What captivates me in our Scripture today is not so much the complicated family story of Abraham and Sarah, but the grace of God who works to bring order and clarity to the muddle that we make of our lives! God’s purposes are still accomplished through us. God is everyone’s heavenly father. He is the God of the poor and oppressed, rejected and despised, outcast and marginalized. He is the God of those who were given much, including us. But he has made us all that we are and given us all that we have so that we would be a blessing to him and grow the Kingdom. He wants us to join with Christ in his ministry of reconciliation, says Paul in 2 Cor. 5. We are called to be repairers of the breach, says Isaiah in 58:12. We are called to take up our crosses and follow him, says Jesus in Matthew 10.
This coronavirus has led us all to a kind of scary wilderness, complicating our lives more than they were before. But the Lord knows everything about us and this wilderness.
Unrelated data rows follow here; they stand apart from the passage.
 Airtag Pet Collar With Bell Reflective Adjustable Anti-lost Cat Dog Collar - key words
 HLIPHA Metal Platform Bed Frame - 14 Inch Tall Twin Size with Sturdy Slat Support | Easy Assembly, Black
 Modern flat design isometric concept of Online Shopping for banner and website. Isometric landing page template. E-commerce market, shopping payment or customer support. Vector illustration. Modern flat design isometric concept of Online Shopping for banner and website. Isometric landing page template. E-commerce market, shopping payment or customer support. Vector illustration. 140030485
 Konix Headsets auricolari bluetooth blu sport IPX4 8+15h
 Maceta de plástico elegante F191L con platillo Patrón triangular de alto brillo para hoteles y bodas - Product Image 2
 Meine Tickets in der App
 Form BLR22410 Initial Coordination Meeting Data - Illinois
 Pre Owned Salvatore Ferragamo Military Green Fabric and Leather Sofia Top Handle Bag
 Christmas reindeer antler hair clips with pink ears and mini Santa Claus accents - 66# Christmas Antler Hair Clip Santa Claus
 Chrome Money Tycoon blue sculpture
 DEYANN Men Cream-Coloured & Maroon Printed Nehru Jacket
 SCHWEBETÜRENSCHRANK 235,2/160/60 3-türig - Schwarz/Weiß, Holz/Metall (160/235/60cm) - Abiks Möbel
All things will work together for God’s purposes and our good, just as they did for Abraham and Sarah, though they waited for decades for the promises to be fulfilled.
This is the Lord that knows and cares when one little sparrow falls from the sky and cares so much more for us.
Do not be afraid.
Trust and obey the one who hears you when you cry, just as he hears and responds with love, mercy and compassion to the son of a slave in the ancient world, the voice of a boy.
Let us pray.
Holy One, we thank you for all that we are and all that we have—knowing that everything has come from you. Thank you for the blessing of our families—people to love. We ask for a blessing on our fathers and grandfathers and that you will comfort those grieving the loss of their loved ones. Our family situations are complicated, Lord. We ask for your forgiveness for how we have sometimes have made a muddle of our lives and gone our own way, without seeking your will. Only you know how things really are and only you can bring order to chaos and clarity to what is unclear. Only you can heal broken hearts and wounded relationships. Send your Spirit to bring peace and reconciliation to our families and communities. Use us to be the voice for the oppressed, to befriend the despised and outcast, to draw near to the marginalized and walk with those who are struggling with illness or disease, joblessness, homelessness, or hopelessness. Stir us to be, first and foremost, your friend, like Abraham, and a friend to our neighbors in need. Amen.